Posted by Mary in : CW, Fringe, General, NBC, Parks and Recreation, Reviews, Revolution, Sci-Fi, Skeet Ulrich, Smallville, Supernatural, Terra Nova, The Mentalist, The Office, The River, Uncategorized , 4comments

Hi. Mary here, Ted’s mother, and owner of the spacious basement that my son refers to as his “crawlspace.” I would imagine that if you have read his previous post, you probably have a lot of questions about me. You’re probably wondering, “Did Mary’s Skeet Ulrich Fan Club really get piss-faced drunk at Appleby’s, and have a six hour stand-off with the police?” and, “Is her fan club a terrorist group?” and, “Who bailed her and her friends out of jail?” You might also be wondering what my boss, co-workers, and friends had to say about those developments.

Thankfully, Ted has allowed me to co-author this blog post in order to set the record straight about my alleged recent arrest, which is kind of him, considering that I have taken away his computer. His Acer desktop is currently locked in the upstairs closet, where it will remain until Ted understands that he shouldn’t spread malicious lies about his mom. Now, that may seem like an extreme measure for a mother to take with her 38-year-old son, but my goal is not to punish him. I just think Ted needs a break from his internet fantasy world. He needs to get out into the real world for a while and do things like find a better job and spend more time with his girlfriend Sierra, who I think is adorable, by the way.

That being said, I need to clear up the questions Ted raised about me and my friends in his last post. First of all, nobody bailed us out of jail because we didn’t go to jail. We didn’t go to jail because we were never arrested, and we weren’t arrested because that whole “fan club” incident at Applebee’s never took place. That’s right. Ted made it all up. And for the record, I don’t go out binge drinking with my friends on the weekends. I just turned 60, for crying out loud! If you thought I was a little too old to be behaving that way, you’re absolutely right! Because I don’t! I didn’t even party like that in my college days. I’ll admit that I have a glass of wine every now and then, but that’s the extent of my alcohol consumption. Even doctors say a little wine is healthy for you, so get off my case, Ted! You were pretty hung over last New Year’s Day, if I remember correctly.

And last but not least, THERE IS NO SKEET ULRICH FAN CLUB! My friends and I don’t sit around screaming about some television star like teenage girls! How stupid can you get? All of these things were fabricated in Ted’s imagination. I would say that 90% what he has written about me on his blog is a complete and total lie. I also don’t have a bookcase full of crime drama DVDs as he suggested. Maybe 10 at the most. I never even liked Law and Order, where did he get that idea from? What an awful show that is.

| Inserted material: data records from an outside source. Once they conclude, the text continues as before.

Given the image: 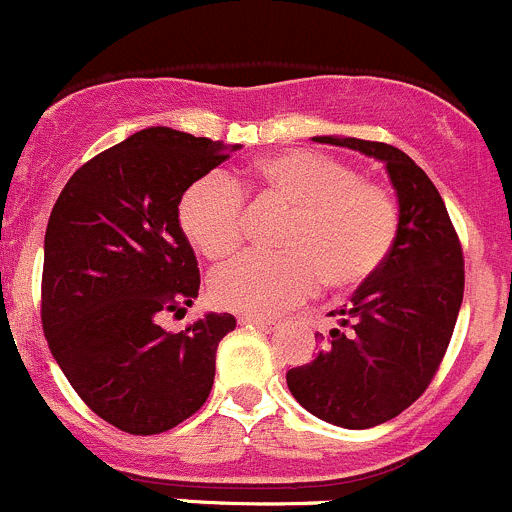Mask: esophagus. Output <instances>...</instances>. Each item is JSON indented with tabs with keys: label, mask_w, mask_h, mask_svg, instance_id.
Returning <instances> with one entry per match:
<instances>
[{
	"label": "esophagus",
	"mask_w": 512,
	"mask_h": 512,
	"mask_svg": "<svg viewBox=\"0 0 512 512\" xmlns=\"http://www.w3.org/2000/svg\"><path fill=\"white\" fill-rule=\"evenodd\" d=\"M239 323L241 326L258 328V331H271L273 328V321H268V318H258V316H239Z\"/></svg>",
	"instance_id": "34e87169"
}]
</instances>
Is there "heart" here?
I'll use <instances>...</instances> for the list:
<instances>
[{
	"instance_id": "heart-1",
	"label": "heart",
	"mask_w": 512,
	"mask_h": 512,
	"mask_svg": "<svg viewBox=\"0 0 512 512\" xmlns=\"http://www.w3.org/2000/svg\"><path fill=\"white\" fill-rule=\"evenodd\" d=\"M244 194L293 209L278 239L283 254H246L211 273L216 306L244 316H276L318 283L328 291L363 286L386 263L398 234V206L386 186L361 179L346 161L296 149L229 179L201 176L181 191L176 221L199 254L219 261L239 249Z\"/></svg>"
}]
</instances>
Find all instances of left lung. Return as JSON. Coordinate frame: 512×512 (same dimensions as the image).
Wrapping results in <instances>:
<instances>
[{"label":"left lung","mask_w":512,"mask_h":512,"mask_svg":"<svg viewBox=\"0 0 512 512\" xmlns=\"http://www.w3.org/2000/svg\"><path fill=\"white\" fill-rule=\"evenodd\" d=\"M381 159L398 194V234L386 263L316 333L321 351L286 373L288 391L321 421L381 426L418 401L438 373L463 303L465 268L448 209L426 171L383 141L316 136Z\"/></svg>","instance_id":"1"}]
</instances>
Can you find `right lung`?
I'll list each match as a JSON object with an SVG mask.
<instances>
[{
  "instance_id": "add662e5",
  "label": "right lung",
  "mask_w": 512,
  "mask_h": 512,
  "mask_svg": "<svg viewBox=\"0 0 512 512\" xmlns=\"http://www.w3.org/2000/svg\"><path fill=\"white\" fill-rule=\"evenodd\" d=\"M231 151L206 136L144 129L79 166L49 216V351L86 406L124 433L176 428L214 386L216 348L236 318L206 313L179 333L159 318L199 296V263L176 221L181 191Z\"/></svg>"
}]
</instances>
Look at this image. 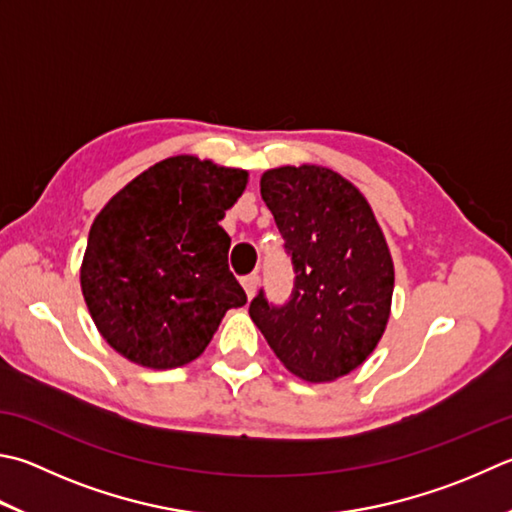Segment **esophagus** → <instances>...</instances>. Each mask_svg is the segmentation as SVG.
Listing matches in <instances>:
<instances>
[{"label": "esophagus", "instance_id": "obj_1", "mask_svg": "<svg viewBox=\"0 0 512 512\" xmlns=\"http://www.w3.org/2000/svg\"><path fill=\"white\" fill-rule=\"evenodd\" d=\"M243 287H245L247 298H249V301H252V298L256 296V289H258V276H256V274L245 276V278H243Z\"/></svg>", "mask_w": 512, "mask_h": 512}]
</instances>
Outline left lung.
<instances>
[{
    "mask_svg": "<svg viewBox=\"0 0 512 512\" xmlns=\"http://www.w3.org/2000/svg\"><path fill=\"white\" fill-rule=\"evenodd\" d=\"M294 263L285 307L258 294L249 316L285 368L307 383H330L359 368L388 327L394 263L370 202L321 165H285L260 176Z\"/></svg>",
    "mask_w": 512,
    "mask_h": 512,
    "instance_id": "1",
    "label": "left lung"
}]
</instances>
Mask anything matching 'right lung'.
<instances>
[{
  "mask_svg": "<svg viewBox=\"0 0 512 512\" xmlns=\"http://www.w3.org/2000/svg\"><path fill=\"white\" fill-rule=\"evenodd\" d=\"M245 169L180 153L127 182L95 216L80 267L84 303L115 352L149 370L196 361L247 296L220 227Z\"/></svg>",
  "mask_w": 512,
  "mask_h": 512,
  "instance_id": "obj_1",
  "label": "right lung"
}]
</instances>
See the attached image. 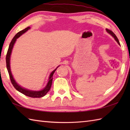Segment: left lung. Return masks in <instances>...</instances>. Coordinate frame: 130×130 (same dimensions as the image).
Instances as JSON below:
<instances>
[{
  "instance_id": "obj_1",
  "label": "left lung",
  "mask_w": 130,
  "mask_h": 130,
  "mask_svg": "<svg viewBox=\"0 0 130 130\" xmlns=\"http://www.w3.org/2000/svg\"><path fill=\"white\" fill-rule=\"evenodd\" d=\"M106 31L108 33V34H109V35H111L114 38V39L116 40V42L118 43V44L119 45H120V42H119V41H118V39L117 38V36H116L115 35V34H114L113 32L112 31H111V30H109V29H107L106 28Z\"/></svg>"
}]
</instances>
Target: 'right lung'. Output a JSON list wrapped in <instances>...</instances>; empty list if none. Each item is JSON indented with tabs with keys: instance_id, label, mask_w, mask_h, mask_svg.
<instances>
[{
	"instance_id": "right-lung-1",
	"label": "right lung",
	"mask_w": 130,
	"mask_h": 130,
	"mask_svg": "<svg viewBox=\"0 0 130 130\" xmlns=\"http://www.w3.org/2000/svg\"><path fill=\"white\" fill-rule=\"evenodd\" d=\"M31 27H28L26 28L25 29H24L23 30H22L20 32H19L18 33H17L15 35V36L13 37V38L12 39V41H11L10 43V45L9 46V48H8V51H7V56H6V63H7V70L8 71V73H9V77H10V79L11 80V82H12V84H13V85L14 87L16 90H17L18 92H19L23 94L26 96H29V97H32V98H41L42 96H45L47 93H48V91L50 90L51 87L52 85V79H53V75L54 74L55 72V71L57 69V68L59 67H58L55 69L54 70H53L51 73L50 75L49 76L48 78V82L47 83L46 87L43 88V89L40 90H29L26 89L22 87H21V85H19L16 82V81L15 80V79H14L13 76L12 74V72H11V69H10V56H11V54H12V50L13 48L15 42V41H17V39L18 38L21 36L23 34H24V33H26L28 30H29Z\"/></svg>"
}]
</instances>
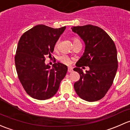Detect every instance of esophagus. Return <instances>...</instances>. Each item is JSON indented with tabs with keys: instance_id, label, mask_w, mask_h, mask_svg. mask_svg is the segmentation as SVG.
<instances>
[{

As you may have guessed by now, Ted has always had a hard time discerning fantasy from reality. This is why I try to cut him some slack and not take these things personally. It gets to be almost debilitating for him at times. For example, when he was seven he dressed like Luke Skywalker for Halloween. I made him a costume to wear and got him one of those glowing light sabers. He had a great time trick-or-treating with some other kids in the neighborhood, but then after Halloween something weird happened. He started to believe he was Luke Skywalker. He kept wearing his costume all the time, even to school, and demanded that people call him Luke. On Thanksgiving, when his grandmother asked him for a hug, he yelled, “I’ll never join the dark side!” and jabbed her with his plastic light saber. This went on for several weeks until his costume got “accidentally” thrown into the laundry with a load of brights and turned pink. The shock of seeing his costume like that seemed to snap him back out of his fantasy and, thankfully, he became Ted again.

And, of course, I probably don’t have to tell you that his blog posts about visiting Lost Island and playing video games with 24‘s Jack Bauer are also products of his overactive imagination. I’m not sure if he really believes all these things are real. I just know that the line separating fantasy and reality for him is not as distinct and clear as it is for most people. Sometimes it seems pretty solid, sometimes it’s blurry, and other times it disappears altogether.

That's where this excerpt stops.